Data were presented as mean ± S.E.M. Unpaired Student’s t test was used for statistical analysis of the data.
The nude rats not treated with FK 506 had a 16-fold increase in DNA synthesis and a commensurate increase of autographically labeled hepatocyte nuclei (Fig. 1). The regeneration response by both parameters was significantly greater when the animals received the 5-day course of preoperative treatment with FK 506 (Fig. 1).
The splenic NK cell cytolytic activity was vigorous when the cells were added at an effective target ratio of 100:1 or 200:1. This cytolytic activity was neither increased nor decreased by a 5-day course of FK 506 (Fig. 2), findings similar to those reported by Markus et al. (13) in normal Fischer rats.

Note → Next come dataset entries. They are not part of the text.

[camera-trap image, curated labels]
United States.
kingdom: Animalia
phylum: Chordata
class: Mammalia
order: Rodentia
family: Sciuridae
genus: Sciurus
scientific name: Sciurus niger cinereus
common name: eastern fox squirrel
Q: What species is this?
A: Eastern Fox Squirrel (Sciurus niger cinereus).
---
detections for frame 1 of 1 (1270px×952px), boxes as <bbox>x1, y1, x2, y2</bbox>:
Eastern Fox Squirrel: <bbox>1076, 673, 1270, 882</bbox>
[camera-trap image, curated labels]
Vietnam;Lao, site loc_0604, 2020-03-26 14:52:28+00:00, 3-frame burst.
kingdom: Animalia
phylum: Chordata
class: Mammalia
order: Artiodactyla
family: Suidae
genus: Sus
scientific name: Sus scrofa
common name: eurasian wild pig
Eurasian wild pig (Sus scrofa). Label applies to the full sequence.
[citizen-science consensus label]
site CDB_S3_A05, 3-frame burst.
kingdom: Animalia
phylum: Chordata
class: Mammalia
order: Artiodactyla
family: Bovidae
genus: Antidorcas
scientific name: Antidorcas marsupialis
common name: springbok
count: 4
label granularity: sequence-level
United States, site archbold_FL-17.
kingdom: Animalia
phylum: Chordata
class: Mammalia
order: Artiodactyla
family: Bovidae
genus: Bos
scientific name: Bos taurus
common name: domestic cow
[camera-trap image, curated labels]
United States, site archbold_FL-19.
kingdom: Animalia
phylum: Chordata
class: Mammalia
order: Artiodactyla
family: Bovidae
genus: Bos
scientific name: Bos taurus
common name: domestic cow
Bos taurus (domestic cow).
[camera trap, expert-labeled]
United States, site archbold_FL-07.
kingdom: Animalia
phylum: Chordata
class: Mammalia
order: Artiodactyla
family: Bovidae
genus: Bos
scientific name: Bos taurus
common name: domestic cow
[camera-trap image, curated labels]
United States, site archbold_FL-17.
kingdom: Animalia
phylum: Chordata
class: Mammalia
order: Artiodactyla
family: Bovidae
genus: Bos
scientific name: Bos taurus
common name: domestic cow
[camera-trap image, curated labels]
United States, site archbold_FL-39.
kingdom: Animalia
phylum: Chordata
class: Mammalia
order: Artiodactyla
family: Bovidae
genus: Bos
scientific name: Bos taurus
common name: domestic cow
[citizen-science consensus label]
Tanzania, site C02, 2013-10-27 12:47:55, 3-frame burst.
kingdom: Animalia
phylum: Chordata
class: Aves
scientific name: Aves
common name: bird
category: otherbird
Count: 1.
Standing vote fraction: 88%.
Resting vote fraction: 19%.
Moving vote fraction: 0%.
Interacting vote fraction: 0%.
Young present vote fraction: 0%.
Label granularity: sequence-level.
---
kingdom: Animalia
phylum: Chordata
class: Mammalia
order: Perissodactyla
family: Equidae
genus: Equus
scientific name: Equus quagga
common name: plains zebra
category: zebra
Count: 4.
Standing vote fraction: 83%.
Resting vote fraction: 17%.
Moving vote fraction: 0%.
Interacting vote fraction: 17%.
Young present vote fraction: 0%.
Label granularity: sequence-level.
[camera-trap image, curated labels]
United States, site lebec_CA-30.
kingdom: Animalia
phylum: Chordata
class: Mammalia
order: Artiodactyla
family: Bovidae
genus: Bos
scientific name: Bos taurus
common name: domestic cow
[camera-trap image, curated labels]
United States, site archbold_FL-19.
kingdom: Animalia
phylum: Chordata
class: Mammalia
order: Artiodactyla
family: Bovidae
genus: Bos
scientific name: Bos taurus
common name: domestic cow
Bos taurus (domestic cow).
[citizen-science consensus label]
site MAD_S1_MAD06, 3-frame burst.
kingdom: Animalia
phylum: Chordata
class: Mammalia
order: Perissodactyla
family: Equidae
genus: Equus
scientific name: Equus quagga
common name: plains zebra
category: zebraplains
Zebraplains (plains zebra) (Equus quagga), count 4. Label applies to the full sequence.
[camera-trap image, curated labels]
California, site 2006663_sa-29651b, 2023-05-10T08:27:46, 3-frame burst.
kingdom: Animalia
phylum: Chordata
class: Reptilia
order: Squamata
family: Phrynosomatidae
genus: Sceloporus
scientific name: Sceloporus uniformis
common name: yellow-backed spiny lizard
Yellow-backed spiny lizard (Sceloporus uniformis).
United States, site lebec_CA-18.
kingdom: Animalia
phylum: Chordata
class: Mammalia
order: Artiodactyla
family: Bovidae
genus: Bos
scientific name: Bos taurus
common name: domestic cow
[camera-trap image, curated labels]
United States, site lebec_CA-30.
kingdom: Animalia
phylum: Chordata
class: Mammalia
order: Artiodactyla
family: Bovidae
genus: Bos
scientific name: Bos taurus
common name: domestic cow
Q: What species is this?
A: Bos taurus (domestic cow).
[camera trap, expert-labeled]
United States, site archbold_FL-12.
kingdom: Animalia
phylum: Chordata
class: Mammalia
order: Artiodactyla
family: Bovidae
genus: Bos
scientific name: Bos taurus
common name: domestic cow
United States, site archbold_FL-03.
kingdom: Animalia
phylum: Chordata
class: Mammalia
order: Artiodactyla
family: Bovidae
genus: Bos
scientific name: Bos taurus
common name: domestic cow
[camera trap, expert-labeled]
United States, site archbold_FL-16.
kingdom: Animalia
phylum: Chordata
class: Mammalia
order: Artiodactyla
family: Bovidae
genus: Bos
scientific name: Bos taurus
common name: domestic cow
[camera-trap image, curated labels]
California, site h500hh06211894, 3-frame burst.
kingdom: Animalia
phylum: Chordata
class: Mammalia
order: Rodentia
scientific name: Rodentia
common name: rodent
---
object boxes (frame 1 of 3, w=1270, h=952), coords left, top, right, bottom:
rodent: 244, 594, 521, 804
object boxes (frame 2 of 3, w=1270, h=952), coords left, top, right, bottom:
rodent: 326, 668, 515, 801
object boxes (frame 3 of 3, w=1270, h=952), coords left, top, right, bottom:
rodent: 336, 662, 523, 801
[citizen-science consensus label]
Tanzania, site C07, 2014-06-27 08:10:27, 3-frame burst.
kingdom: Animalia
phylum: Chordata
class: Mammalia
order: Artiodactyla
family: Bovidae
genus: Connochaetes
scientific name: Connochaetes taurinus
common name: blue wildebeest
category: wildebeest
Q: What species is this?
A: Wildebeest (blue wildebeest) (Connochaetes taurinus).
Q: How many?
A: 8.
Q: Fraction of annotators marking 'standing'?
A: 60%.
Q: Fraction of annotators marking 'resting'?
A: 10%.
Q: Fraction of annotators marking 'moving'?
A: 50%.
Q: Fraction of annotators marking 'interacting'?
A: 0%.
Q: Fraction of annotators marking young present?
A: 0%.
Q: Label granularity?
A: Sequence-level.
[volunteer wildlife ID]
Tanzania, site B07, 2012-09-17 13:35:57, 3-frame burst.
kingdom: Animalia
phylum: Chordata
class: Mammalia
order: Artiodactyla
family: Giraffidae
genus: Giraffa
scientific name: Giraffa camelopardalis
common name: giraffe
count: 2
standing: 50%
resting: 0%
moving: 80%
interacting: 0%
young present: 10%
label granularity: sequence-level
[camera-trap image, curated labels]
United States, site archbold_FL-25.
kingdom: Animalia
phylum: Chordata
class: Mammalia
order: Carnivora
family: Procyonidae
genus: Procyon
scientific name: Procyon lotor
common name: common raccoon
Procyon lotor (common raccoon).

In contrast, the serum of unoperated nude rats submitted to a 5-day course of FK 506 (group 14) significantly increased the rate of replication when added to the hepatocyte culture medium. This was significant at all of the higher volume serum enrichments (Fig. 3). This stimulatory effect of the rat sera from FK 506–treated nude rats was similar to that previously seen in operated immunologically competent Fischer rats treated with FK 506 (5).
These experiments suggest but do not prove that T helper or NK lymphocytes are unimportant in controlling liver regeneration, contrary to the speculation in the literature summarized elsewhere (4, 5, 7). In the nude rats in which the T cells were not present, the regeneration response was normal. Nevertheless, the FK 506, which targets T cells for its immunological action (15), augmented regeneration in the same way as in immunologically intact animals. The additional possibility (7) that NK cells were defunctionalized by the immunosuppressive therapy was essentially eliminated by our in vitro experiments and by in vivo experiments reported elsewhere (13).
Instead, the evidence, although circumstantial, is congruent with our previously enunciated hepatotrophic hypothesis that FK 506 and cyclosporine (16) affect basic growth control mechanisms that are independent of immunological pathways. Both FK 506 and cyclosporine have cytosolic binding sites that, although distinct, contain peptidyl-prolyl isomerase (17, 18), an enzyme that facilitates the breakdown of oligopeptide bonds and facilitates protein folding (19). Cellular growth regulation as epitomized by its hepatotrophic qualities (6,16; Francavilla A, Starzl TE, Porter K, et al. Manuscript submitted for publication, 1991), including regeneration (4, 5), is only one of the nonimmunological pleiotropic effects (20) of this ubiquitous immunophilin network after it binds FK 506 or cyclosporine (21).
The intriguing observation in our current experiments was the apparent development of hepatocyte stimulatory activity in the serum of FK 506–treated nude rats. The finding was similar to that recently reported in immunologically competent Fischer rats treated with this drug (5). At the moment, no clue exists as to the explanation for this induced stimulatory activity. The possibility has not been ruled out that what actually occurred instead of stimulation was removal or suppression of an inhibitory factor.
Aided by research grants from the Veterans Administration and Project Grant No. DK 29961 from the National Institutes of Health, Bethesda, Maryland.